Monitoring: Trending and Visualization is Not an Optional Extra

Mike Meredith - January 11, 2013

Everyone understands the importance of having system and application monitoring in place right away. In the SaaS world, every minute of downtime means lost revenue and angry users. Trending and visualization, on the other hand, can sometimes be seen as an optional extra. Statistics collection and graphs showing things like CPU load or web hits per second displayed over time are frequently regarded as “nice to have”, not “need to have”.

In the rush to get a new platform out the door, many teams decide that trending and visualization can wait. I’ve worked in shops where the pace of getting a new product to market is frantic for months on end. “We’ll get trending up once things calm down a little” is a common refrain. Here’s why you should have trending and visualization running from day one:

Things never “calm down a little”. Especially if your life revolves around responding to threshold alerts. If you don’t know that an important system or platform metric is on its way to an alert state until it happens, the daily interruptions of responding to those alerts will slow your project work to a crawl. If you can’t get your project work done, how will you ever make time to set up a trending and visualization system?

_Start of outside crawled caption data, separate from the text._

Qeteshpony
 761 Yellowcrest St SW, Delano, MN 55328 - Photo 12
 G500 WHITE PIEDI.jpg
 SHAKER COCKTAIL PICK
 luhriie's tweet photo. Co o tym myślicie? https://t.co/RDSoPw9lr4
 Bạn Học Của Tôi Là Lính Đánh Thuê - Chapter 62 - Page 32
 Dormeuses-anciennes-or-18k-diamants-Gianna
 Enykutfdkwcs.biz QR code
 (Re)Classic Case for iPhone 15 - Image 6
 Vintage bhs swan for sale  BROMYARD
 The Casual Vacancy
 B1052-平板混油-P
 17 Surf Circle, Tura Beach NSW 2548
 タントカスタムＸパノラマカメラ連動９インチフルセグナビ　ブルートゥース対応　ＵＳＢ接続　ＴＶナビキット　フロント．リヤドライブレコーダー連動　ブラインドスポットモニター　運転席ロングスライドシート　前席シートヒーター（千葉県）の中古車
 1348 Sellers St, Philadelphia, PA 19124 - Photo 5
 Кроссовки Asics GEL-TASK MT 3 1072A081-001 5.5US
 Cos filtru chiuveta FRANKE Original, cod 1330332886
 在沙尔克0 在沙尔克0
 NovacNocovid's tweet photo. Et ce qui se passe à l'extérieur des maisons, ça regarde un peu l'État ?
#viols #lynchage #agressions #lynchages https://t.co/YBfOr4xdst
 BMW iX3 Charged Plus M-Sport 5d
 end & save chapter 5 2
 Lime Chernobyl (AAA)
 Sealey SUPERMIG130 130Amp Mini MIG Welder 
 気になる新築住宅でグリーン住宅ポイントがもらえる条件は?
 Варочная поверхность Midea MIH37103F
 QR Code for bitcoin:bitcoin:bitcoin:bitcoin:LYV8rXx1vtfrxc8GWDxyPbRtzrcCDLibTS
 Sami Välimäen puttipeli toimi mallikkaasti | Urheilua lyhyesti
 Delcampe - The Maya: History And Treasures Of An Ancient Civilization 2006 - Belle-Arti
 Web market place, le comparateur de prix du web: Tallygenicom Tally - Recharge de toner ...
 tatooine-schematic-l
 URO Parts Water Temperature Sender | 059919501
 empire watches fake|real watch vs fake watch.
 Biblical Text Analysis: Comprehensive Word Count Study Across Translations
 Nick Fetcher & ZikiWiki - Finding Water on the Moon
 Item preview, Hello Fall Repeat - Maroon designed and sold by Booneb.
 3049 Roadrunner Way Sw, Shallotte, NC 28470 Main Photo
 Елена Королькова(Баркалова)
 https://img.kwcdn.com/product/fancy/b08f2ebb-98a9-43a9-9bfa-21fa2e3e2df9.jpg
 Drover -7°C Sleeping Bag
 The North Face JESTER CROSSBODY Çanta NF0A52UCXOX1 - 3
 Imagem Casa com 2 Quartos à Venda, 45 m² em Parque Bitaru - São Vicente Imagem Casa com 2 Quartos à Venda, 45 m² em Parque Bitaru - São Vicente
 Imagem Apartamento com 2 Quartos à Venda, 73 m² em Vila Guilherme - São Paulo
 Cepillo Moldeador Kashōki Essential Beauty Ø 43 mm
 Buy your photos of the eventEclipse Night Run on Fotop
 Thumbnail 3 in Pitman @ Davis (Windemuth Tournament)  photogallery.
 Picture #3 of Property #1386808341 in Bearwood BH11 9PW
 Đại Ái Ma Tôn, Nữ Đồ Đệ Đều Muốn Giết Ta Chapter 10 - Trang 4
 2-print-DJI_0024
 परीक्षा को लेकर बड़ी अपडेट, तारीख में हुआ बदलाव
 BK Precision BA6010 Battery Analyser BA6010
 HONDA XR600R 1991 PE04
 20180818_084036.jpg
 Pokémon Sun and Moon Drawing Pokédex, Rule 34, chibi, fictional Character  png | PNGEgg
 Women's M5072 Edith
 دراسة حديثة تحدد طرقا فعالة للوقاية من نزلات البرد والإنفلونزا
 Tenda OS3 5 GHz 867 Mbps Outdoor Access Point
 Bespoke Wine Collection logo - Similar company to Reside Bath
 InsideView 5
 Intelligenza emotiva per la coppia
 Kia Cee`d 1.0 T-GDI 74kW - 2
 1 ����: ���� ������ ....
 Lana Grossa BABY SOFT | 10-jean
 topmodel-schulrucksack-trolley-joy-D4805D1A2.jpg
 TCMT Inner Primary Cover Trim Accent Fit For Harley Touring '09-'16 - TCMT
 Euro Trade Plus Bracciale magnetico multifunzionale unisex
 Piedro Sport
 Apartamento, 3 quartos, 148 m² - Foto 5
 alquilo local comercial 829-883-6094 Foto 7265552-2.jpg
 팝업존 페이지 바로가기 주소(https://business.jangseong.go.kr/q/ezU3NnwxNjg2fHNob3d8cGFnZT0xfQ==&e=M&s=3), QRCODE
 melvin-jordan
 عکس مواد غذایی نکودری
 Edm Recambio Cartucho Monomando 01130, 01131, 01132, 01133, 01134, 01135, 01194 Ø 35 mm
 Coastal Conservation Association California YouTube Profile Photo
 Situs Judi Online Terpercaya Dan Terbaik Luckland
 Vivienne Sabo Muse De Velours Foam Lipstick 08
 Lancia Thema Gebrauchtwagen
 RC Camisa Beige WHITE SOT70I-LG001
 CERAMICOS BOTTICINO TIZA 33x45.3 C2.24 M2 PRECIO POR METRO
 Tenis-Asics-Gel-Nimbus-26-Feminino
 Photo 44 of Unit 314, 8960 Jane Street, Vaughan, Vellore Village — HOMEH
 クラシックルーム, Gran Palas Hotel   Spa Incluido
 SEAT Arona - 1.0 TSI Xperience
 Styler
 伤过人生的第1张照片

Launch time is a time of critical growth. If it’s a brand new platform, you don’t know how the market is going to respond, or how your customers will wind up using your platform. You and your team are still learning about your software stack, and probably haven’t identified half of your major pressure points yet. With trending and visualization in place you’ll be able to see from day one how your platform responds to load. If additional infrastructure or major architectural changes are needed to support growth, you’ll have enough warning to stay ahead of a load-based catastrophe.

Capacity planning is a moving target. The objective is always changing when it comes to capacity planning. Clearing away one pressure point exposes the next.  You’ve scaled up the load balancers, and now your web servers can’t keep up. You’ve scaled up the web servers, and now your databases can’t keep up. It’s a continuous cycle. The ability to see not just what’s happening right now, but how all the parts of your platform responded to events in the past, is critical to identifying the next pressure point and relieving it before it becomes a problem.

Okay, you’ve decided you want trending in place. Where to start? If your platform is Linux-based, chances are your distribution of choice has several options right in the core repository. Cacti, Ganglia, Munin, and Graphite are all good tools in this space, and worthy of your consideration. There are also add-ons to Nagios or Icinga that can do the job. They each have a different focus and different strengths. I’ve worked with simple web stacks where Cacti does everything I needed, and with more complex clustered environments where Ganglia shines. You’ll need to do your homework and decide which tool best matches your software stack, network architecture, and scale.

It’s worth the effort to get something running as soon as you can. You’ll get value out of it right away. In the long term, it can make you the capacity planning hero that averted a growth crisis.